Lloyd Jenkins was born at Ballarat in 1932. He claims to be “Australian Icon Number Three” of that year with the Sydney Harbour Bridge and the ABC taking positions one and two. The landscape where he grew up was hardly changed from the gold mining era, which had ended just 14 years earlier. Abandoned mining sites with their lofty mullock dumps were ready-made play grounds. In the war years at the Ballarat High School a fellow student was Geoffrey Blainey, something that Lloyd admits he brags about at any opportunity.

Music was an early attraction that led to a term as a church organist but more especially in the long term as a chorister. In 1956 he was one of the youngest members of the 1200-voice invited choir that performed under Sir Bernard Heinz at the opening and closing ceremonies of the Olympic Games at the MCG. His gleaming BSA motor bike was the transport on the narrow bitumen strip from Ballarat for the rehearsals and performances.

His early working career was in the real estate industry. This somehow built a recreational interest in local history, housing styles and architecture. Years of writing and lecturing at seminars and schools on such things followed until the recreation became the job at the age of 50. Commissioned histories of a series of Municipalities and sporting clubs, newspaper feature articles, and even more lecturing kept his nose to the grindstone. He was an early exponent in the now well-established field of oral history. Two books on cricket, England teams versus Victorian country sides, were invited onto the library shelves at Lords Cricket Ground in London. He attended the hand over. It was a rather nervous few minutes with the bearded Dr W G Grace looking down from his pedestal.

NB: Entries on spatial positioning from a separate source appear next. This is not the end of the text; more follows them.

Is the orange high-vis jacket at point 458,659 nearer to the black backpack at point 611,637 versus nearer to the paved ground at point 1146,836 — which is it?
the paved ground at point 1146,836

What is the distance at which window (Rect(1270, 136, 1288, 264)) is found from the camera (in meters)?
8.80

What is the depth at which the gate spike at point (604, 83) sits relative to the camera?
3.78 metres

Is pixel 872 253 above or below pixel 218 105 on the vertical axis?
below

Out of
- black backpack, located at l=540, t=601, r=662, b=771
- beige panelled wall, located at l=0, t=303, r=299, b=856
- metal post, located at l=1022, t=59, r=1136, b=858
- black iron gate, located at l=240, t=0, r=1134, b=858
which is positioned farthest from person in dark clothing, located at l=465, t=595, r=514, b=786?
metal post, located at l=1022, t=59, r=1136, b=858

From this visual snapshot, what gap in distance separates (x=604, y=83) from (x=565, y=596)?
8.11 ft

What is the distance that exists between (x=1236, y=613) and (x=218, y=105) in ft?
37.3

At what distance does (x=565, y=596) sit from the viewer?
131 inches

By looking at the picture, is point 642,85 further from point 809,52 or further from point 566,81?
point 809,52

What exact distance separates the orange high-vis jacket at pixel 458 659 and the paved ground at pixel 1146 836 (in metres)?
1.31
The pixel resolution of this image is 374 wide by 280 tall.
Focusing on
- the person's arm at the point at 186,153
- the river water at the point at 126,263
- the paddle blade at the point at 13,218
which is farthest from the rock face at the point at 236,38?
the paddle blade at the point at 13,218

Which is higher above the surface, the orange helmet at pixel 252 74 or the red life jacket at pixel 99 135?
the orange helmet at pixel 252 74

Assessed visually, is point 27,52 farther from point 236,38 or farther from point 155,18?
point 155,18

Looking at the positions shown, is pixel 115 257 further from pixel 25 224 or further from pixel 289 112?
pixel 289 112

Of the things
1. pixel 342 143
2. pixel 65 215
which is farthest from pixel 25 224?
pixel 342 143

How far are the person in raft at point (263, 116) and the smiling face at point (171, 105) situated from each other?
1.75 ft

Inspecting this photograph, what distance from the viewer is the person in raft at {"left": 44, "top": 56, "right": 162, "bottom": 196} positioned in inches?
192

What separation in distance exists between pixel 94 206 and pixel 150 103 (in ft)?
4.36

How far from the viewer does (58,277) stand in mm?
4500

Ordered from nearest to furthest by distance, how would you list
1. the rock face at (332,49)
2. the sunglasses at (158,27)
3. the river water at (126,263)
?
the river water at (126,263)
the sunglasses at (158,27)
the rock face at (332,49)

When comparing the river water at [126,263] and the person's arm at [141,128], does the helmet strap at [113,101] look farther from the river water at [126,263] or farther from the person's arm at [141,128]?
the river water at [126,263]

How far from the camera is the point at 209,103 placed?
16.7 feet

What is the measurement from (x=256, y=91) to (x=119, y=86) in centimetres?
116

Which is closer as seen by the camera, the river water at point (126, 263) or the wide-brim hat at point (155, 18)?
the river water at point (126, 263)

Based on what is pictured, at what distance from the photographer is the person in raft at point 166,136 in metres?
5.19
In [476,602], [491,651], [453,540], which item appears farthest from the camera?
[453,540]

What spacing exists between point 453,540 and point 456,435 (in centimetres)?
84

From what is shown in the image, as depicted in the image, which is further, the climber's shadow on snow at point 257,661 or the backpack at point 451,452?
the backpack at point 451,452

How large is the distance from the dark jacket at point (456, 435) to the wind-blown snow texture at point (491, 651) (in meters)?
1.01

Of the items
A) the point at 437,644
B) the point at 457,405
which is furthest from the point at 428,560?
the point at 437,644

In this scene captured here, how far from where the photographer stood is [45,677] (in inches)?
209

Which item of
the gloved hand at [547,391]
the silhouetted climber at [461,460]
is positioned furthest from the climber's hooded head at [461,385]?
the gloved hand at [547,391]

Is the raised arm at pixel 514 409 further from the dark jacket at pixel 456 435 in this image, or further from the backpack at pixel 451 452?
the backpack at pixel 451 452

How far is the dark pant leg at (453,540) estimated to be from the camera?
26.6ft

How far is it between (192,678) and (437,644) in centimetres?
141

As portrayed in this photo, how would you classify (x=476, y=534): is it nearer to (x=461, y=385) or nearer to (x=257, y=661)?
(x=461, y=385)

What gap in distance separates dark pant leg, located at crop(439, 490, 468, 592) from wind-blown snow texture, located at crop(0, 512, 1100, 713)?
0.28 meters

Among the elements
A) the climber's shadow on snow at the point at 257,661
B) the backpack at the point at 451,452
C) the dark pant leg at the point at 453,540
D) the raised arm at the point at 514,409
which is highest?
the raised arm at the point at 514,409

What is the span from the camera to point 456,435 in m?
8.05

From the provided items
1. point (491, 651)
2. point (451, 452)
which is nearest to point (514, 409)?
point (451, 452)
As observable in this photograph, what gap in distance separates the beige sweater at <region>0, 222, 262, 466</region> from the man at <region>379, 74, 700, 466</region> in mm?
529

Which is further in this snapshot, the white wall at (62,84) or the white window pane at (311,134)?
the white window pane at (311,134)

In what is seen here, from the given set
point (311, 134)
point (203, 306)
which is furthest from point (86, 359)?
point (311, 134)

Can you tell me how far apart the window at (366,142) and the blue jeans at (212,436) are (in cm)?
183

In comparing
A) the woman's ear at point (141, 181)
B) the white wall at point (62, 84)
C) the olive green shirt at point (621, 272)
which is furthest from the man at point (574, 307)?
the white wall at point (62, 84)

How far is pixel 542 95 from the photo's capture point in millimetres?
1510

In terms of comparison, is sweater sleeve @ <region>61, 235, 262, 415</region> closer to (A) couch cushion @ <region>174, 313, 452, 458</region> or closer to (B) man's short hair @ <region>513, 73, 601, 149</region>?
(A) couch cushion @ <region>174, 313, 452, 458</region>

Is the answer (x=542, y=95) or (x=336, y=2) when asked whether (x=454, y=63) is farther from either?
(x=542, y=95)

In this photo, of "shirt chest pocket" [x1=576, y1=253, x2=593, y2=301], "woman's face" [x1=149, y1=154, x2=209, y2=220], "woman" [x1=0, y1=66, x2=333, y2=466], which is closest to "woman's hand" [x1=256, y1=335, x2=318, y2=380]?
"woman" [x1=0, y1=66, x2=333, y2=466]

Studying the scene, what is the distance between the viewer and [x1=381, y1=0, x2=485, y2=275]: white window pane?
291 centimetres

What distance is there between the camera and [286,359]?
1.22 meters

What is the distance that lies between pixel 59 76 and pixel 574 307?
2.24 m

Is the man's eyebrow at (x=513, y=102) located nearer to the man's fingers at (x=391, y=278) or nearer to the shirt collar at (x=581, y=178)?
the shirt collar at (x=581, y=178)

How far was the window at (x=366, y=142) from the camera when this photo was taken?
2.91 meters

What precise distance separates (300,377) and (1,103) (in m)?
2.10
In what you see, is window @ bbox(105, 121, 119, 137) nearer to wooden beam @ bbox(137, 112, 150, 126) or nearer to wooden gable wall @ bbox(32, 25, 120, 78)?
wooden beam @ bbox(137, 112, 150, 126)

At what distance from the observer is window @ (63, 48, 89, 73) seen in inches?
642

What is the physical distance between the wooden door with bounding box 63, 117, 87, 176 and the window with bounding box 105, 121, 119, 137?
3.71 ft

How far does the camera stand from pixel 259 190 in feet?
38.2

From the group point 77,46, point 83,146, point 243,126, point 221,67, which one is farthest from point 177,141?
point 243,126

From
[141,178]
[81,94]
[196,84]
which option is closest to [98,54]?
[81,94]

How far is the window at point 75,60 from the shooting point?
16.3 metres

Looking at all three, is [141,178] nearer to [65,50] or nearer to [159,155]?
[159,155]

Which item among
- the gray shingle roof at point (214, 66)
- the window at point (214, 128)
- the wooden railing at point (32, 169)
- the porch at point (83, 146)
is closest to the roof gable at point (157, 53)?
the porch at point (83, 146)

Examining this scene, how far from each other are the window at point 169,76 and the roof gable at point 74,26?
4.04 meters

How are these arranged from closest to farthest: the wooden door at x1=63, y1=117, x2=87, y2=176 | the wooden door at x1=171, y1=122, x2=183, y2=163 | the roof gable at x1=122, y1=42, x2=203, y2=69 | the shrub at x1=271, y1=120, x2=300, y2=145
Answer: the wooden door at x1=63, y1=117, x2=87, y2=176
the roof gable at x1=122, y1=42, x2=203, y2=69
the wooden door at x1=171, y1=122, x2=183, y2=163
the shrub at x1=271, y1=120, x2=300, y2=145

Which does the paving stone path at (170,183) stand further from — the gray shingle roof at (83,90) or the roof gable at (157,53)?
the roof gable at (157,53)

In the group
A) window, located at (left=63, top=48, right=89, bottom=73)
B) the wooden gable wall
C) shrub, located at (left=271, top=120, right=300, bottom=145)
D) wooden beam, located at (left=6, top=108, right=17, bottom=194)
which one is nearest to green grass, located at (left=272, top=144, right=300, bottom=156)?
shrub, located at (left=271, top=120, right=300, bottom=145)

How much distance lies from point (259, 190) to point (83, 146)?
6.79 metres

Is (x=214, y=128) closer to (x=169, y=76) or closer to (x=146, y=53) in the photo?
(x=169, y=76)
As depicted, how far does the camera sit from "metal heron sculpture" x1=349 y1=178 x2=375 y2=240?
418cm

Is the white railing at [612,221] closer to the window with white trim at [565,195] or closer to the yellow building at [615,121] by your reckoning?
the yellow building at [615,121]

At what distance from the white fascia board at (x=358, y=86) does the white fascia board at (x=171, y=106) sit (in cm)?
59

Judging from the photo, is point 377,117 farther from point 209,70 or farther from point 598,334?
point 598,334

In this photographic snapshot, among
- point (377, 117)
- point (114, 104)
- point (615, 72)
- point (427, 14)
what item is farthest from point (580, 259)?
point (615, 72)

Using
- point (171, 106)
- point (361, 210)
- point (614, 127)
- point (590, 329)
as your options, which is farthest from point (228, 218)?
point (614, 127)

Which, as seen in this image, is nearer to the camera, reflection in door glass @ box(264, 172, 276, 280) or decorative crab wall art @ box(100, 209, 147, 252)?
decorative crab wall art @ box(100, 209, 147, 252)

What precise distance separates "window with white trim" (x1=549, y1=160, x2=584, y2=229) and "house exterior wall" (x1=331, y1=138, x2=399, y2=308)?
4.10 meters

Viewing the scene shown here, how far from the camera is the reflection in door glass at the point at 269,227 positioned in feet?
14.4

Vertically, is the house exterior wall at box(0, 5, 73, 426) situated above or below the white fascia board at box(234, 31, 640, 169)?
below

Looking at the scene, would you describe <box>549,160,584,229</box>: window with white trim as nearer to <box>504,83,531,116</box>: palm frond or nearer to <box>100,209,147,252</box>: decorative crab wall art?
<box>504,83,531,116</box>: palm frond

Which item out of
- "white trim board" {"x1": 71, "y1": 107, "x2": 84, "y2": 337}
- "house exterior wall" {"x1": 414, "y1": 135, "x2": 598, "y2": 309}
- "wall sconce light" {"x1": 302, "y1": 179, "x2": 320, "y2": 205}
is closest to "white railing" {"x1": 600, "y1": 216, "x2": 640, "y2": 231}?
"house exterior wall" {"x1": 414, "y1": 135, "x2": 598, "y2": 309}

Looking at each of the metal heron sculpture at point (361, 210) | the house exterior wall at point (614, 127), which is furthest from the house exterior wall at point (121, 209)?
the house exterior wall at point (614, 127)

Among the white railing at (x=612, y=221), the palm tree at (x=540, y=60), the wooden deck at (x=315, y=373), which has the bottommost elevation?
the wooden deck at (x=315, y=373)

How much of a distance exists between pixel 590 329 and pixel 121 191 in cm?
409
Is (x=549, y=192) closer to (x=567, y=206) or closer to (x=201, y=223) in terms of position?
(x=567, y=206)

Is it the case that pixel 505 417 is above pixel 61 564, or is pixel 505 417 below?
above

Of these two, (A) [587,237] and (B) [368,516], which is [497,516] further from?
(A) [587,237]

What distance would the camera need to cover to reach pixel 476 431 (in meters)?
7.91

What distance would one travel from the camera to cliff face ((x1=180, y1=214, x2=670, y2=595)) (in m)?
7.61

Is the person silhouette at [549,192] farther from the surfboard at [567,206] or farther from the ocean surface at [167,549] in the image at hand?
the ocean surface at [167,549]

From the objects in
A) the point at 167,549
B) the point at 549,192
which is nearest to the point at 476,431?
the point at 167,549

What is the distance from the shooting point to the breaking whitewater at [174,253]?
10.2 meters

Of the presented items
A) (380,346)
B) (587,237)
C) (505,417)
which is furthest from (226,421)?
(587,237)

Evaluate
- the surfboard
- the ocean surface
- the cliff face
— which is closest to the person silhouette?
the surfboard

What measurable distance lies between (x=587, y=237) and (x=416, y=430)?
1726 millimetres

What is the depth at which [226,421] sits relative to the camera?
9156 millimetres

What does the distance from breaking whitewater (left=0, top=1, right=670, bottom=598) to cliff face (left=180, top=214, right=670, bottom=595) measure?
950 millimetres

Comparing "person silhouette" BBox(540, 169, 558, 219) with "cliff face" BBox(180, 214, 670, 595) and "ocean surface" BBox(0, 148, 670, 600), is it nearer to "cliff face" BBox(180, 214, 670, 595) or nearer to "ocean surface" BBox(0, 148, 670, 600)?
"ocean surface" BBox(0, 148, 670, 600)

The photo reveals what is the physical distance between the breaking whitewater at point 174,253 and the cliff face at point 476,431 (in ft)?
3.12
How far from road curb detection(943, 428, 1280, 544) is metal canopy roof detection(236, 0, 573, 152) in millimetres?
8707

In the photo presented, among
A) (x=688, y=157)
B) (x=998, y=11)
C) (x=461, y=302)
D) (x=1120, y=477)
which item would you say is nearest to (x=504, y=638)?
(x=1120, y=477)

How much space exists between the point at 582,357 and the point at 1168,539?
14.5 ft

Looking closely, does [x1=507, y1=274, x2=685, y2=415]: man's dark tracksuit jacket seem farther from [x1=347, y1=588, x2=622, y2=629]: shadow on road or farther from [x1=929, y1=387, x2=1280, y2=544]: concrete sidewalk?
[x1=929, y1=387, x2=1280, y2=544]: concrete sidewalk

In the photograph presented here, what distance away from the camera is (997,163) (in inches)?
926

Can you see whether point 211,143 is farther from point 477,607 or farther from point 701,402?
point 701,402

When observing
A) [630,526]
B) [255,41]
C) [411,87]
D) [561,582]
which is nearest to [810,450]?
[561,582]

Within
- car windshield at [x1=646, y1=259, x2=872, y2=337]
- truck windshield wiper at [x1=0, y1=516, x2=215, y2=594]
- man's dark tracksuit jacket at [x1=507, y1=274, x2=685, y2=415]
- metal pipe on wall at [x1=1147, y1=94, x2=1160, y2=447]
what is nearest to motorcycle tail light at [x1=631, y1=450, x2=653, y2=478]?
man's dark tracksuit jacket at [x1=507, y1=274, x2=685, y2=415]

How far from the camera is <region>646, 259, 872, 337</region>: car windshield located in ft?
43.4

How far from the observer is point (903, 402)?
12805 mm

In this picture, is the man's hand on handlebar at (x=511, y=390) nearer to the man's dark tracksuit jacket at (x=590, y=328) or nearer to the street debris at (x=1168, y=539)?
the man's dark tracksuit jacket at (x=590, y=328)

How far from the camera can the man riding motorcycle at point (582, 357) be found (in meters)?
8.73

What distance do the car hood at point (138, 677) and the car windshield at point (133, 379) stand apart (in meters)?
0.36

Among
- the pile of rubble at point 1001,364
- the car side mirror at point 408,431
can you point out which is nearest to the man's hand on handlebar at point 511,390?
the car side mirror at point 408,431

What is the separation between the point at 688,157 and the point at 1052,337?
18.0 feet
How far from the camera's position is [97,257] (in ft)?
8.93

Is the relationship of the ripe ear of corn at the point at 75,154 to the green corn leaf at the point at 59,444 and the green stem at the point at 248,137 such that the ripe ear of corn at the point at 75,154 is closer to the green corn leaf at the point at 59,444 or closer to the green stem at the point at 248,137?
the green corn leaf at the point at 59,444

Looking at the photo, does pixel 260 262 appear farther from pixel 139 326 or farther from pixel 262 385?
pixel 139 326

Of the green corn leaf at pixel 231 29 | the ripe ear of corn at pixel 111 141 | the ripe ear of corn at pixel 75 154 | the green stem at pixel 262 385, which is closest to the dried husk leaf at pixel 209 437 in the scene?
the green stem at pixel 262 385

For a good many years, he served as a member of the Board of Management at Sovereign Hill and is a life member there. In 1988 Lloyd and Dorothy moved to Melbourne when Dorothy took up senior postings in TAFE administration. Lloyd became a long-term member of the choir that performs with the Melbourne Symphony Orchestra. A “lucky fluke” gave him a place in the Australian Opera Chorus for a season. The superannuation fund for that body records his nest egg balance as nil, “after fees are extracted.”

Football, cricket, baseball, golf, all took their turn along the way from schooldays until a wonky back caused his retirement from the Spring Valley Club on the Melbourne sand belt. He represented Ballarat at cricket and baseball. His big moment was hitting a six at the South Melbourne ground in 1955 but the veteran partner at the other end chastised him for impetuosity at a vital stage of the innings: “If you must play that shot, it it arder. Ya nilly got caught.” In 1948 he saw Don Bradman score a century on the MCG. That’s another bragging point and when the young fellows ask, “How good was Bradman?” his standard reply is “If I tell you, you won’t believe me.” Freemasonry has been an interest for more than 60 years. Lloyd lives at Oakleigh but was conned into membership at far-away Beaumaris Probus in 1995. For that he is very grateful.